━━ TESTO MOSTRATO
(Roberto Bramani Araldi)
Non è affatto inusuale, nel leggere le classifiche delle gare che si svolgono fra Piemonte e Lombardia, trovare al primo posto assoluto il nome di Massimiliano Chiappella.
Il luinese ha caratterizzato ormai da parecchi lustri il livello qualitativo delle competizioni, categoria raffa, non solo nel nord Italia, bensì a livello nazionale ed internazionale. Stiamo parlando di un fuoriclasse, che da giovanissimo, ad otto anni (figlio d’arte, il padre, ottimo giocatore, lo ha certamente indirizzato sulla strada dello sport boccistico), manifestava doti fuori dal comune: accostatore preciso e sicuro in qualsiasi zona del campo, bocciatore “sopra mano” altrettanto puntuale nel colpire la malcapitata boccia dell’avversario con la giusta angolazione, onde ricavare il massimo vantaggio dall’impatto.
C’era da dubitare sul suo luminoso futuro? Assolutamente no. Così il titolo mondiale a squadre nel 1995, quelli europei sempre a squadre del 1994 e 1998, quello mondiale a squadre di club del 2002, furono la logica conseguenza di un talento che avevo ben pochi eguali.
━━━━
━━ ESTRATTI DEI RECORD
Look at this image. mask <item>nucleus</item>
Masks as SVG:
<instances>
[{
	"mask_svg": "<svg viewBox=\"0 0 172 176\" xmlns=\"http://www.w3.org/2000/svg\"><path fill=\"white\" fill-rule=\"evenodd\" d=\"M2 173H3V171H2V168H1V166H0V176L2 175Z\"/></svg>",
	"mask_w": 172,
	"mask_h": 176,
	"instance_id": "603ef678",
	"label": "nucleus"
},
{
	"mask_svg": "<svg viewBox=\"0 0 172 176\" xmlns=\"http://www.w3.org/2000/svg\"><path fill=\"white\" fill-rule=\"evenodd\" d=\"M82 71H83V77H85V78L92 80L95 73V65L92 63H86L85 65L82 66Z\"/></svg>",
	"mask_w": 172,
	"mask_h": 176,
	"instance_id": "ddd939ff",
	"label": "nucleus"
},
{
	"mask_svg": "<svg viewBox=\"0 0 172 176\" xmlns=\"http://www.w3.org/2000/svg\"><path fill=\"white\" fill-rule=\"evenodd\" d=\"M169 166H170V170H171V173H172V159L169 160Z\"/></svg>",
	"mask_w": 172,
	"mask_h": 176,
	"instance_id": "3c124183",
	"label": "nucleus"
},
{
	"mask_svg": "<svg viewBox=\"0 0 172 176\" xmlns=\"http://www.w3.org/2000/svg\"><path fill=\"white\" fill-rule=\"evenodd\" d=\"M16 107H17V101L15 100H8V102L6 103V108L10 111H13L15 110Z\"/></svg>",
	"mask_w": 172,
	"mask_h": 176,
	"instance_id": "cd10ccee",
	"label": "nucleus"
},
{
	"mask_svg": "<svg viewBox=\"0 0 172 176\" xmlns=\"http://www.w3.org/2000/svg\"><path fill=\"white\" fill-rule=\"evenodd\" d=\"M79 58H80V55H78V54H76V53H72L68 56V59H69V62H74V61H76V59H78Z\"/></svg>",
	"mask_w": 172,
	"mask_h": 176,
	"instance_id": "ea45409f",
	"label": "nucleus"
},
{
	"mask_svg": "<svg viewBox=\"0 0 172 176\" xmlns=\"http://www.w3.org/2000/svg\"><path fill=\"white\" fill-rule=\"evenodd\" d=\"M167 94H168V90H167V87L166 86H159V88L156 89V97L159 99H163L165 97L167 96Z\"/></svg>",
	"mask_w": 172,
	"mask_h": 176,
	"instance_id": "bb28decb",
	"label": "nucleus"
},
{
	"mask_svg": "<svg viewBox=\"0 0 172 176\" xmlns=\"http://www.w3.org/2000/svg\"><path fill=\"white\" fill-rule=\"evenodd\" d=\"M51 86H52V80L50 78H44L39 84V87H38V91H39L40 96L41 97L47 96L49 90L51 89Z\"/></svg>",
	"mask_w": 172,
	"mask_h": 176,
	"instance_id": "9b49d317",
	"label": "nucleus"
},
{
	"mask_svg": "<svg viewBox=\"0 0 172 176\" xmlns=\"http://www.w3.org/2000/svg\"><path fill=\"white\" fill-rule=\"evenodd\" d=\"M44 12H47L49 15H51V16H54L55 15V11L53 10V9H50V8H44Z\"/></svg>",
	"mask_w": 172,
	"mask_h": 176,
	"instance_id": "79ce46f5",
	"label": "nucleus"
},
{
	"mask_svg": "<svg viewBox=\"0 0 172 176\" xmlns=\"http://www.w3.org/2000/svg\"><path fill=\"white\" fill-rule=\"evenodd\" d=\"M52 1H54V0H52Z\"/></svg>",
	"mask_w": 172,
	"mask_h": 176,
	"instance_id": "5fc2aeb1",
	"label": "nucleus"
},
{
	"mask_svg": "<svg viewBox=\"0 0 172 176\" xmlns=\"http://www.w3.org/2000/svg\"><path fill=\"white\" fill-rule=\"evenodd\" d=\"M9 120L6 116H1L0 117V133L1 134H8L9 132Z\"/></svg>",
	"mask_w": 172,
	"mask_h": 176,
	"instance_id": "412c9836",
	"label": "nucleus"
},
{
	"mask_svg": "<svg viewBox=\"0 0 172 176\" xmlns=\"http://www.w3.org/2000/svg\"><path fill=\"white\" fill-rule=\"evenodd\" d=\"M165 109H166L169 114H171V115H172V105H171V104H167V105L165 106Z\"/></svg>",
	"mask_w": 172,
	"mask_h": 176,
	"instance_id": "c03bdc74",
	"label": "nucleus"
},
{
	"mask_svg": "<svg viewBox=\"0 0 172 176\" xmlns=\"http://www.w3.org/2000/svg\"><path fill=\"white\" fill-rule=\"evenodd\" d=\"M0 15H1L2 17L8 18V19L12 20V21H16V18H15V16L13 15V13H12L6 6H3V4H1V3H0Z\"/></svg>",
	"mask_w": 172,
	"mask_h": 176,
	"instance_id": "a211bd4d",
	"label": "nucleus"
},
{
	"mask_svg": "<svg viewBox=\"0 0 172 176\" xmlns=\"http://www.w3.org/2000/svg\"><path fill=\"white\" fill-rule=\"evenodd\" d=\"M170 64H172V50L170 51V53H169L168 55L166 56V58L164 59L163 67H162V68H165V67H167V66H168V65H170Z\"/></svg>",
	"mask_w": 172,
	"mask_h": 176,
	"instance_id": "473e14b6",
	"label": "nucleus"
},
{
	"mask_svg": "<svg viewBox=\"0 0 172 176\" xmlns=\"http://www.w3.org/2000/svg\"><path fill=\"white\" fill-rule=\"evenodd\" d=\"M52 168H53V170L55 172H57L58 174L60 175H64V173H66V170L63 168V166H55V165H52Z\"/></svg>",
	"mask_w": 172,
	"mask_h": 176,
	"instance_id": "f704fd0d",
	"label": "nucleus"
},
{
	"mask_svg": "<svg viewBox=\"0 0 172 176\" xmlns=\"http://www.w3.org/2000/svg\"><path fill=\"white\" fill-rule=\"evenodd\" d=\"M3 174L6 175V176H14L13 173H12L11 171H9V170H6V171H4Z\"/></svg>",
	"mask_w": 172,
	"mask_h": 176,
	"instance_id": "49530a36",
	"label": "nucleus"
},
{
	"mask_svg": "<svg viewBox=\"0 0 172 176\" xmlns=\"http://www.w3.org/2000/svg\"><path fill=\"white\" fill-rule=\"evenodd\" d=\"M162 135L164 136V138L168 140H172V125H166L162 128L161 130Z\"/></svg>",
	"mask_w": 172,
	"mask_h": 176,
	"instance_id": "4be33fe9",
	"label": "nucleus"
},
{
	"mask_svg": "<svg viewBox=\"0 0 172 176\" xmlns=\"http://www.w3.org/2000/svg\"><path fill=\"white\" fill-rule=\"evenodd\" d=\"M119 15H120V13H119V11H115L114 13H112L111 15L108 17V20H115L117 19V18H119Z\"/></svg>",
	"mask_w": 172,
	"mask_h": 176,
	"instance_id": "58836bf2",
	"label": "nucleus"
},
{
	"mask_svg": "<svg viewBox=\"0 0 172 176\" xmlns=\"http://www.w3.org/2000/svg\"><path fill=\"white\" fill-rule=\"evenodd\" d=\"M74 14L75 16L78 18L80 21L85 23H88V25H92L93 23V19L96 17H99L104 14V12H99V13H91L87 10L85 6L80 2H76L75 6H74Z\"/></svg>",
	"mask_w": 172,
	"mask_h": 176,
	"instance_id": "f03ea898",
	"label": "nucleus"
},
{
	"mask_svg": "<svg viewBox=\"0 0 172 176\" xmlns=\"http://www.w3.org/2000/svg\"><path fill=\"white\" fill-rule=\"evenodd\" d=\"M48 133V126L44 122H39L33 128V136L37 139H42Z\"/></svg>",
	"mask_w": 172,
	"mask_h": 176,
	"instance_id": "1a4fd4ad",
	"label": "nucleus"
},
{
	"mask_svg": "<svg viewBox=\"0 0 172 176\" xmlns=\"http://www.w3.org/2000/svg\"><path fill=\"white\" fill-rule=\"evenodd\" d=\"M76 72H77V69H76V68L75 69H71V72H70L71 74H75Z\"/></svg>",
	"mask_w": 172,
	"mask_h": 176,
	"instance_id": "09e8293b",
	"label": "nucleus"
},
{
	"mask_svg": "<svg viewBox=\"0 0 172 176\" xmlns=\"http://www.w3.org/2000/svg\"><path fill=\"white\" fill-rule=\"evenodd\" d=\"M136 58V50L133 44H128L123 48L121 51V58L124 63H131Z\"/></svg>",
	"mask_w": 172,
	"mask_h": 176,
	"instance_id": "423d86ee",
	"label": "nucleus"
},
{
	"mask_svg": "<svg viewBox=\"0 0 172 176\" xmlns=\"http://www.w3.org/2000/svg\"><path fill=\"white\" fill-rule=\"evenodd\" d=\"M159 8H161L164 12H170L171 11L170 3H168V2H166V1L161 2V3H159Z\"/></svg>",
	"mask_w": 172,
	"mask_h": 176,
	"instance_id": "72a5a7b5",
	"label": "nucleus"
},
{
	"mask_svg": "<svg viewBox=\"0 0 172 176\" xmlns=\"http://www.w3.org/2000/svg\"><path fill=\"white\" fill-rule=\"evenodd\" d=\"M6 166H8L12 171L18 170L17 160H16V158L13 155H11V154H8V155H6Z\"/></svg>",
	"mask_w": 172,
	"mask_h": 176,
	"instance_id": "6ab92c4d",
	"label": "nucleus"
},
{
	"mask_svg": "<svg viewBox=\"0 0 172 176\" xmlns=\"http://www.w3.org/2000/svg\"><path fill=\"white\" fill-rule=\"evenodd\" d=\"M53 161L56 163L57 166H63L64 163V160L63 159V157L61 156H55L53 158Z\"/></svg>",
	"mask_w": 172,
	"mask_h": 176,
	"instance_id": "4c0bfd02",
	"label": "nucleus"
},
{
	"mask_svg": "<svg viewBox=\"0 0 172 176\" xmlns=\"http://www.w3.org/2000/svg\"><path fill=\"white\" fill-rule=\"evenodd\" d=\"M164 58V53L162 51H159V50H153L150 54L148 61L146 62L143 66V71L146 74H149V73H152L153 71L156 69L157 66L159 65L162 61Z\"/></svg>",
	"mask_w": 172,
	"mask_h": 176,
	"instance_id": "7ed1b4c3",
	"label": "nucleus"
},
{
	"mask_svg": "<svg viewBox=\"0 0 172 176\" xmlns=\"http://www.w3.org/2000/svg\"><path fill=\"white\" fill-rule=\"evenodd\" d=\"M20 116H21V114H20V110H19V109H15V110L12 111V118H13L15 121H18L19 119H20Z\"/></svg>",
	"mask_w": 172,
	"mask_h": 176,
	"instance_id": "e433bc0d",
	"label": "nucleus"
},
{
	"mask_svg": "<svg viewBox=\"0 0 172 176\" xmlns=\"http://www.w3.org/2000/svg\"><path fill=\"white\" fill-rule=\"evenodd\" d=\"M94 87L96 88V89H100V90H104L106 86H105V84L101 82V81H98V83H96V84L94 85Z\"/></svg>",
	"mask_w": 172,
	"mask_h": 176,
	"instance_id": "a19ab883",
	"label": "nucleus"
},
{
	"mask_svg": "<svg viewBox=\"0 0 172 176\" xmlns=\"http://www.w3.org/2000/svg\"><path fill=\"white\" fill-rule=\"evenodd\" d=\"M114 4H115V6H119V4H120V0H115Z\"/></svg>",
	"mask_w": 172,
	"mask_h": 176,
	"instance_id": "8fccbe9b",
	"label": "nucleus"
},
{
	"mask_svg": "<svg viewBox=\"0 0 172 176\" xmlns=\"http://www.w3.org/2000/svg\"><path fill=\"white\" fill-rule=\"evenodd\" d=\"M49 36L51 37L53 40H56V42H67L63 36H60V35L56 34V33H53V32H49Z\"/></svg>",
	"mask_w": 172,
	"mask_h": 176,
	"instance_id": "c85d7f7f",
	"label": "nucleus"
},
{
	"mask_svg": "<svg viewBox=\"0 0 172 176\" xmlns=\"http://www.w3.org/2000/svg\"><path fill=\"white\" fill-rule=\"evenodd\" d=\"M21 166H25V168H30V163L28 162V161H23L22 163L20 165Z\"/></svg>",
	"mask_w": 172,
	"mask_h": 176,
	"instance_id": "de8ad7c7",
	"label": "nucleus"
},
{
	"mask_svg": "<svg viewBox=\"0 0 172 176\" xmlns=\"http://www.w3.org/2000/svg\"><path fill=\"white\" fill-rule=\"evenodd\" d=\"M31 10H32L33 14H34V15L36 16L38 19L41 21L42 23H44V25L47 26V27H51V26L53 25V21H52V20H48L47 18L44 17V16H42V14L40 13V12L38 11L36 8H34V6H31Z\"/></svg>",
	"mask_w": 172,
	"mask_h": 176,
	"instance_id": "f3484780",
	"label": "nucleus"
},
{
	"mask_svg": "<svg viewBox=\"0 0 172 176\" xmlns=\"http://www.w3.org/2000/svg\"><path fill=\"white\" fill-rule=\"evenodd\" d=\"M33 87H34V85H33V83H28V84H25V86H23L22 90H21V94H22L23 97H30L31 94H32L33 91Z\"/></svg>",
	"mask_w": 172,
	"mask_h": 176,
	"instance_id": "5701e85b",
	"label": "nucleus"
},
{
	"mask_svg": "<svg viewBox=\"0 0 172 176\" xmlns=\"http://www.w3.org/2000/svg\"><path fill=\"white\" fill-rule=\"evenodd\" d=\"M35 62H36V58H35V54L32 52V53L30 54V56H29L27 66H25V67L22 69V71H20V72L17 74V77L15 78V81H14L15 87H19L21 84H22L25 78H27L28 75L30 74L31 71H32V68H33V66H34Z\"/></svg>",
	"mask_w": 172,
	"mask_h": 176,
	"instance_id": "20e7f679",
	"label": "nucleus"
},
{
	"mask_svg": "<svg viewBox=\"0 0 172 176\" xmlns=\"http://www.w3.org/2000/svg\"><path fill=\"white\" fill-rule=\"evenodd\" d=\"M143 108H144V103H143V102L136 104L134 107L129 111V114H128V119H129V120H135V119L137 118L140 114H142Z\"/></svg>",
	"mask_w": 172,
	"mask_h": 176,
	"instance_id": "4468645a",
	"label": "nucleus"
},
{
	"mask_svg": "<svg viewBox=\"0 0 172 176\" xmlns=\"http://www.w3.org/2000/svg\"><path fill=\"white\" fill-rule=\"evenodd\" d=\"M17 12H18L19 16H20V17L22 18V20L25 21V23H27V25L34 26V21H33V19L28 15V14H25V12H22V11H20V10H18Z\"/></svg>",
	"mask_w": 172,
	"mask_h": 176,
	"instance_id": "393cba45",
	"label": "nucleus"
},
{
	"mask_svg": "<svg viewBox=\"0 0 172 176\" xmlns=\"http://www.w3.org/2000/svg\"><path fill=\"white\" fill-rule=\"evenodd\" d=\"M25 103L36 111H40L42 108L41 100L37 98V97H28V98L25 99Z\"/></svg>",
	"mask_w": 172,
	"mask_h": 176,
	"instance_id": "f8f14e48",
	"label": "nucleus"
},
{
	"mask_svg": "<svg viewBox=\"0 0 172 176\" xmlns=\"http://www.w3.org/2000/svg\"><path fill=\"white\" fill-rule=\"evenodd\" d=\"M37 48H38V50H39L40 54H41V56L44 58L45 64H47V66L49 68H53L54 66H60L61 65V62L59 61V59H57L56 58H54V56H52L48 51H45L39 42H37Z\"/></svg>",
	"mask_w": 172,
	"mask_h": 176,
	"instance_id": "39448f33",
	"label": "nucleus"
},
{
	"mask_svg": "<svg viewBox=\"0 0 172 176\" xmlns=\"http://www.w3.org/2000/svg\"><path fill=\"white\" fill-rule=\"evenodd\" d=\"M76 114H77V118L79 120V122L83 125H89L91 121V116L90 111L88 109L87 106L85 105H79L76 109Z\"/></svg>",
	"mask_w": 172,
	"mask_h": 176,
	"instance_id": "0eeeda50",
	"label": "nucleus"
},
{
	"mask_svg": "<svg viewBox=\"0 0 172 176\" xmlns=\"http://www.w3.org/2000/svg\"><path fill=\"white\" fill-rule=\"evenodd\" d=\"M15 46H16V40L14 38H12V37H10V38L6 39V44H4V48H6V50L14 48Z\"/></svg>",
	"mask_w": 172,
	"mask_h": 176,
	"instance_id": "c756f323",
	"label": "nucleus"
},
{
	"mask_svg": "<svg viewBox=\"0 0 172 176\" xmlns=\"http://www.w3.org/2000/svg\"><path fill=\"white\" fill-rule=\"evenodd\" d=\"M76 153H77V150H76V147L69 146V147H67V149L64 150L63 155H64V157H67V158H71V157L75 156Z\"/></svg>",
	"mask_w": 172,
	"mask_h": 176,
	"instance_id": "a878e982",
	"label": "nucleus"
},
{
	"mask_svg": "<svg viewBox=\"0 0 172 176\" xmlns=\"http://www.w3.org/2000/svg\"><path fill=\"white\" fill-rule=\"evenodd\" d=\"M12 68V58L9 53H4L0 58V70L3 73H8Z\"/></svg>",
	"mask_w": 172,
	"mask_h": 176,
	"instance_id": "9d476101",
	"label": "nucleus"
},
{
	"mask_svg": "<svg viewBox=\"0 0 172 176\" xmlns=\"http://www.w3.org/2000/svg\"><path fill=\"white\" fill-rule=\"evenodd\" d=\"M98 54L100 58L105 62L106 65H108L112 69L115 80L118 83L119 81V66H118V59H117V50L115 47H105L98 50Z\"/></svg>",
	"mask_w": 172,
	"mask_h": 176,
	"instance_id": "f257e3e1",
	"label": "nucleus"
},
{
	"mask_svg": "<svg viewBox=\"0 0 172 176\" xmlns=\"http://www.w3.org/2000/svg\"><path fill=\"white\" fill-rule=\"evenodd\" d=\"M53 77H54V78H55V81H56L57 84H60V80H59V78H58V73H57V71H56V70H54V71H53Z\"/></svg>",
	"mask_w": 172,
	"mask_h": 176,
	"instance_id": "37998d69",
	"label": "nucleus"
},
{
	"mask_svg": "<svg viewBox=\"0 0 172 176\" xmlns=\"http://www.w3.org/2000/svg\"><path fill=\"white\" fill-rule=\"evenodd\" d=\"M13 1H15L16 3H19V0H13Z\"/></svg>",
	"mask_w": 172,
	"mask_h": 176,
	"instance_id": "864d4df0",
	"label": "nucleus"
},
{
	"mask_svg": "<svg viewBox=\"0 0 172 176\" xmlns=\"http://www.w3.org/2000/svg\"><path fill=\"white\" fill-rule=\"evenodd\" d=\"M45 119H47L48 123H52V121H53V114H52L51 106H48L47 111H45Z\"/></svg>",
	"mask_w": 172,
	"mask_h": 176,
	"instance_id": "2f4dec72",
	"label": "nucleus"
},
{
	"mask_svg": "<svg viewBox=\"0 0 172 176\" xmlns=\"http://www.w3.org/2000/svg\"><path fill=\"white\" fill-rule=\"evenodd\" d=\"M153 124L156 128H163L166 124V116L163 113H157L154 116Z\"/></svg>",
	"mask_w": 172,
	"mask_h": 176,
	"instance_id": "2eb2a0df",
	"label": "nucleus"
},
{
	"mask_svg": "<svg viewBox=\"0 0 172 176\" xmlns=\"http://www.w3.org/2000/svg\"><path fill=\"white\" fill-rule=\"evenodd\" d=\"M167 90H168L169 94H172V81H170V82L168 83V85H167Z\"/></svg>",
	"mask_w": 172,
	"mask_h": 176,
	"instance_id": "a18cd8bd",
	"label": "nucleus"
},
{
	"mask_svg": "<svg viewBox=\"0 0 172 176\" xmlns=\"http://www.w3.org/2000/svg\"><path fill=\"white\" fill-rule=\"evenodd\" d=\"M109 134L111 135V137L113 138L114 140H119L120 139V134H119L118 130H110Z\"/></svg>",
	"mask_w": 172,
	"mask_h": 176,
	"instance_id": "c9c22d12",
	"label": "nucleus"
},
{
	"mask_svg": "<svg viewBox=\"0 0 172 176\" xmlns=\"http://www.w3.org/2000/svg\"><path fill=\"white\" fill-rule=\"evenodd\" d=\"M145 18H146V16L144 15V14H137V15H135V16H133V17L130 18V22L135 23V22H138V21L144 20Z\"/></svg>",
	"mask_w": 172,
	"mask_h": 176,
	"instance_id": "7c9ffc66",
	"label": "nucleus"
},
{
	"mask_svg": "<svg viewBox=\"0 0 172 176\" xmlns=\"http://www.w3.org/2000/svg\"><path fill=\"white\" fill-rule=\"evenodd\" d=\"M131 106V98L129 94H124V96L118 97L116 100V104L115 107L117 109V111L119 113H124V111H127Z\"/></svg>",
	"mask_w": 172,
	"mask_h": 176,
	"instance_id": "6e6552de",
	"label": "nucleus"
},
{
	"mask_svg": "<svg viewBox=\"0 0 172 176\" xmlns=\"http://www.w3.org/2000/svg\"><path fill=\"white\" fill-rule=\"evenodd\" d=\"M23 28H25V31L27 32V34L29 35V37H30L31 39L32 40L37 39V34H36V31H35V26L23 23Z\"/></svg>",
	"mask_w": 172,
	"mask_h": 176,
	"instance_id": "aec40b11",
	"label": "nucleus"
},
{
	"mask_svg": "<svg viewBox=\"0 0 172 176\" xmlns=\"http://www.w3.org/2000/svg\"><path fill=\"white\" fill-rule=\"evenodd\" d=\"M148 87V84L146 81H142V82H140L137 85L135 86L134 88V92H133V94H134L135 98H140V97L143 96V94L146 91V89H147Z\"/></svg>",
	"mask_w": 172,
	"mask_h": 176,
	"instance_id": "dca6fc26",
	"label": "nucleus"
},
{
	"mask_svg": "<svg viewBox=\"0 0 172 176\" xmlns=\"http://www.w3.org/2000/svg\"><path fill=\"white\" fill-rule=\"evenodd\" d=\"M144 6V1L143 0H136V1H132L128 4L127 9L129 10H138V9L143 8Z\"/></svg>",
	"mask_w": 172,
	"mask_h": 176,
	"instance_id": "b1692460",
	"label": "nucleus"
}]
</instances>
━━━━
> ISTRUZIONI DEL COMPITO: Elenca tutti i titoli vinti da Massimiliano Chiappella citati nel testo su di lui riportato sopra, ciascuno con il relativo anno.

> SOLUZIONE:
- Titolo mondiale a squadre, 1995
- Titolo europeo a squadre, 1994
- Titolo europeo a squadre, 1998
- Titolo mondiale a squadre di club, 2002